In his two-plus years at Camden, Devin Beckley has posted an 11-5 record with two saves in 120 innings of work. This past summer, his second as a member of the Kershaw County American Legion Senior team, he helped Tyler Pike’s squad to a runner-up finish in the state tournament and was the team’s number one starting pitcher for the majority of the season.

Known for his ability to throw as many pitches as it takes and work well into games, the 110-pitch edict will have a bearing on Devin Beckley’s approach when he takes to the mound in the spring.

“I’m definitely going to have to bear down and throw more strikes; that’s a given,” he said with a smile. “A hundred and 10 pitches … I’m definitely going to have to re-evaluate how I pitch. I have to start throwing a lot more strikes early in the count and try to get people to hit the ball before trying to strike them out.”

Due to his football commitment each fall, Devin Beckley was unable to take part in the Bulldogs’ fall program which put him behind his non-football playing baseball teammates. That will be the case again this season but from here on, it will be full steam ahead and his conditioning will be taken to the next level when he gets under the tutelage of The Citadel pitching coach and former major league pitcher, Britt Reames.

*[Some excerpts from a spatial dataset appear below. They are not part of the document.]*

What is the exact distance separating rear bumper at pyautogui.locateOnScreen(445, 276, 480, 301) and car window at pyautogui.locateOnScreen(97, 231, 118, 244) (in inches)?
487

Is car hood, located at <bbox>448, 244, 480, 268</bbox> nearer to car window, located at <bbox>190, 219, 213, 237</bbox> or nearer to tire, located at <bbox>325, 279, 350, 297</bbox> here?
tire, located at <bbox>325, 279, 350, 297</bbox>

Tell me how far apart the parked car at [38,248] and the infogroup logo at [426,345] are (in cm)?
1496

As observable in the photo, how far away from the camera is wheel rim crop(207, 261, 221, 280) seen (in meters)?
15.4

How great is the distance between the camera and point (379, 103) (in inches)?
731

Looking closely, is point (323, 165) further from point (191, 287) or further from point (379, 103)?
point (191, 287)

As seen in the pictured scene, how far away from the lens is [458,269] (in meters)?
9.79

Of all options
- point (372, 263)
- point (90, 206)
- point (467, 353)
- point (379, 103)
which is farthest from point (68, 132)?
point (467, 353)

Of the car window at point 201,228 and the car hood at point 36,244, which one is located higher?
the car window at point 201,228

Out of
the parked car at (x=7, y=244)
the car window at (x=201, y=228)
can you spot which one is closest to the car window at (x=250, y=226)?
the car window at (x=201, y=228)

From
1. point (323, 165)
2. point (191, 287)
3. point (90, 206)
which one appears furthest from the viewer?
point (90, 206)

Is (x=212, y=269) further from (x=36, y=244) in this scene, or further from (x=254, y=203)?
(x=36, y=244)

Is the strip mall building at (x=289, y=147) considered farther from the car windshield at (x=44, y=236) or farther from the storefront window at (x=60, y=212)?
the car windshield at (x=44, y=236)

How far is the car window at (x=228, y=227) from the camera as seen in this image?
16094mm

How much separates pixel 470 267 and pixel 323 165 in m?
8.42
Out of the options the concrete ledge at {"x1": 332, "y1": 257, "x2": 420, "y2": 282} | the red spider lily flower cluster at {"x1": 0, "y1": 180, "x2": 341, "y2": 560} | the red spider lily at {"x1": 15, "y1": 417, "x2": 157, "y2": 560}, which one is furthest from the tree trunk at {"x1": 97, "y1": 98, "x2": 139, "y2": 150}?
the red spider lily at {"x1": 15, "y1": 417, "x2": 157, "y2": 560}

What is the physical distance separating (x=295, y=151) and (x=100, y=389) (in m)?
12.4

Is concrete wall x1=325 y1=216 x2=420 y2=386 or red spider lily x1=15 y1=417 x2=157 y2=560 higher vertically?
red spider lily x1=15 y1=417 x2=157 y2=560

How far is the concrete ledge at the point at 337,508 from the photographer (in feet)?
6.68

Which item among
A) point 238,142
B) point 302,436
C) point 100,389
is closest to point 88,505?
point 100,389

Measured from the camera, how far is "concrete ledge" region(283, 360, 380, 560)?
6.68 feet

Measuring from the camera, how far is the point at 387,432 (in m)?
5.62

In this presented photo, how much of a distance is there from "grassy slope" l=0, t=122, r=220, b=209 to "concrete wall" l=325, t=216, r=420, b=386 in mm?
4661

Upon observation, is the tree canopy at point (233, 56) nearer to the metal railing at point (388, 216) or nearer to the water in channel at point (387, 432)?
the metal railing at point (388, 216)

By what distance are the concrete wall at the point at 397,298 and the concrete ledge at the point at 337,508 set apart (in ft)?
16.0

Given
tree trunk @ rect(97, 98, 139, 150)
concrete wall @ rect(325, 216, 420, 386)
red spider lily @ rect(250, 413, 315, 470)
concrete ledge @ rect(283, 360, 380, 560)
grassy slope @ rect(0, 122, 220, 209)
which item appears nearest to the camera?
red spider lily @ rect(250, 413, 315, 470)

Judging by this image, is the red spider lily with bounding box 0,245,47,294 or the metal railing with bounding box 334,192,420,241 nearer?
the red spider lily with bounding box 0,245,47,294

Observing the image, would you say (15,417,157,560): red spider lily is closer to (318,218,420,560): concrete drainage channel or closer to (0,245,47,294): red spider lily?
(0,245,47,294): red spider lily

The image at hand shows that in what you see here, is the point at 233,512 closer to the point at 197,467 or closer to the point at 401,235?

“They’ll have a much better throwing program at The Citadel,” said Denny Beckley whose brother, David Beckley, is an assistant coach with the Charleston program. “I think Devin’s velocity will get better and will make another jump in college. At least, I hope so. 

“With him focusing so much on football in the fall these last four years and not being part of our fall throwing program, I think with him being 100 percent baseball in college that it will help a lot. They will also have a better weight-training program for baseball-specific stuff. 

“He is also going to be working with one of the best pitching coaches in America. Britt Reames is a former major leaguer and has a tremendous track record with development. Devin is a pretty intellectual guy and I think he is going to be able to pick up on a lot of things which will help him.”

“(Reames) played eight years in the pros; he knows his stuff and he’s smart,” Devin Beckley said of his future pitching coach. “He’ll fine-tune a bunch of stuff and help me to become more consistent with my delivery.

“I have to get stronger, though. It’s not like I’m weak, right now, but it’s a different level. I have to get a lot stronger.”

For all the baseball part of the equation on his signing day, Devin Beckley also knows the bulk of his time at The Citadel will be inside the classroom. Both he and his father said receiving a Citadel education and coming away with a degree from the military institution will go a long way after Devin Beckley has put away his glove.

“We’re very excited. The Citadel is a great university,” Denny Beckley said. “They have an unbelievable network system that helps set up people for after college and is as good as or, even better than, most colleges. As a parent, when you see the potential for him being very successful after college, that’s the thing that really helps us to accept this.”

As for Devin Beckley, he understands the responsibilities of being a student-athlete at the Citadel. An honor roll student at CHS, he said there is no down side in his decision which, he said, he was glad he had made earlier in the year and to have behind him in with several final months of high school to spare.

“I like The Citadel and how mentally tough it will prepare you to be for life after college even if you’re not a baseball player who is going to the pros,” he said of his signing.

“It’s really cool to know that you’re locked up and you don’t have to worry about where you’re going to college through baseball season. It’s nice to have that wrapped up.”